El traslado arbitrario o la denegación de cumplir condena en un lugar apropiado son solo algunas de las numerosas «penas sobre penas» que se ven obligados a cumplir quienes ya están cumpliendo la única pena a la que la ley los ha condenado: estar en la cárcel. Huelga decir que trasladar a un recluso a un sector o recinto penal donde viven personas con las que tiene asuntos pendientes redunda, muchas veces, en que lo maten. Entre 2007 y 2013 se produjeron casi trescientos homicidios en las cárceles del país, muchos de los cuales podrían haberse evitado si la prisión no fuera un lugar donde el derecho simplemente no existe.

Y es que hoy no existe ninguna ley de ejecución penitenciaria que regule lo que pasa al interior de las cárceles y enfrente las arbitrariedades en que incurre la administración. En las calles de la Penitenciaría, por ejemplo, veinticinco internos tienen que compartir las seis camas que contiene una celda de 2,5 x 2,5 metros. Así que los que no caben se acuestan en el pasillo sin colchón, total, en lugar de dormir tienen que vigilar que nadie venga a matar a los privilegiados que ocupan la habitación.

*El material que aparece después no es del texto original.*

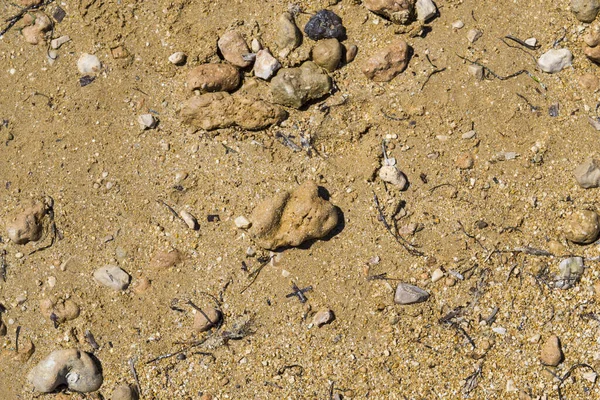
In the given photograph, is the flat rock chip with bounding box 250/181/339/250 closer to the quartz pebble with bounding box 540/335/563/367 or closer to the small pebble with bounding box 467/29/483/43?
the small pebble with bounding box 467/29/483/43

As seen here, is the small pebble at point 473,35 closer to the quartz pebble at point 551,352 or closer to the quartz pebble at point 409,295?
the quartz pebble at point 409,295

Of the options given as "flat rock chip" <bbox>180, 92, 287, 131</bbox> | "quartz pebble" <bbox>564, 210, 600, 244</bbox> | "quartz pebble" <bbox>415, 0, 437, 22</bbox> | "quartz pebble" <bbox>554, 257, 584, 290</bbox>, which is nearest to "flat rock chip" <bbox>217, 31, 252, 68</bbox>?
"flat rock chip" <bbox>180, 92, 287, 131</bbox>

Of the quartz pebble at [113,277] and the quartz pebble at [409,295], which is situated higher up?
the quartz pebble at [113,277]

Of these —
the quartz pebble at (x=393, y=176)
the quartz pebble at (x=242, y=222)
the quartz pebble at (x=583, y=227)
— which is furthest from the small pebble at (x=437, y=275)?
the quartz pebble at (x=242, y=222)

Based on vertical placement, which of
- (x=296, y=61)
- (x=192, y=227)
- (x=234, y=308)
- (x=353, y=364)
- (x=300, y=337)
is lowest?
(x=353, y=364)

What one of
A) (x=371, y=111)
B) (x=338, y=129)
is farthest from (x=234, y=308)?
(x=371, y=111)

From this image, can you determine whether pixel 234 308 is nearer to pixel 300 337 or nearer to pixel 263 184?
pixel 300 337
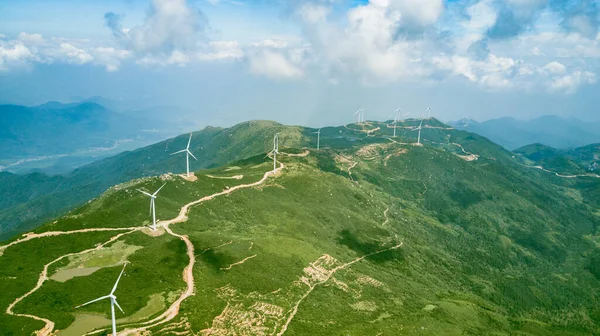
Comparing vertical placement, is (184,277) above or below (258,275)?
above

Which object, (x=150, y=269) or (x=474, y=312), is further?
(x=474, y=312)

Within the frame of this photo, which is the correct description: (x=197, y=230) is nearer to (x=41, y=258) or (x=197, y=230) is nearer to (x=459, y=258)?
(x=41, y=258)

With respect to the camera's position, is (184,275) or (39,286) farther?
(184,275)

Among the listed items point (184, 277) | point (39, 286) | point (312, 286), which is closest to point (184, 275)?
point (184, 277)

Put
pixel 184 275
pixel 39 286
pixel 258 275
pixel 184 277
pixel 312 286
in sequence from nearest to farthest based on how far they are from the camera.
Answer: pixel 39 286, pixel 184 277, pixel 184 275, pixel 258 275, pixel 312 286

Los encargados de hacer que la ley se cumpla son precisamente los que terminan violándola, y las únicas entidades públicas que se dedican a la impopular labor de enmendarlo son la Defensoría Penal Pública y la Corporación de Asistencia Judicial. Pero en Chile hay cerca de 46 mil presos, cifra que ni con la mejor voluntad del mundo los profesionales que trabajan en ellas podrían llegar a cubrir. Por eso nadie supo que Raúl Vergara llevaba treinta días sin comer para que lo dejaran cumplir su condena donde alguien pudiera visitarlo, y a los veinticinco años se murió de soledad.

Un robo con fuerza en lugar habitado le había costado cinco años de encierro. Ingresó a la cárcel de Rancagua en 2013 y hubiera salido en libertad en 2018. Se trataba de su primer delito.

*Directora de Comunicaciones de ONG Leasur.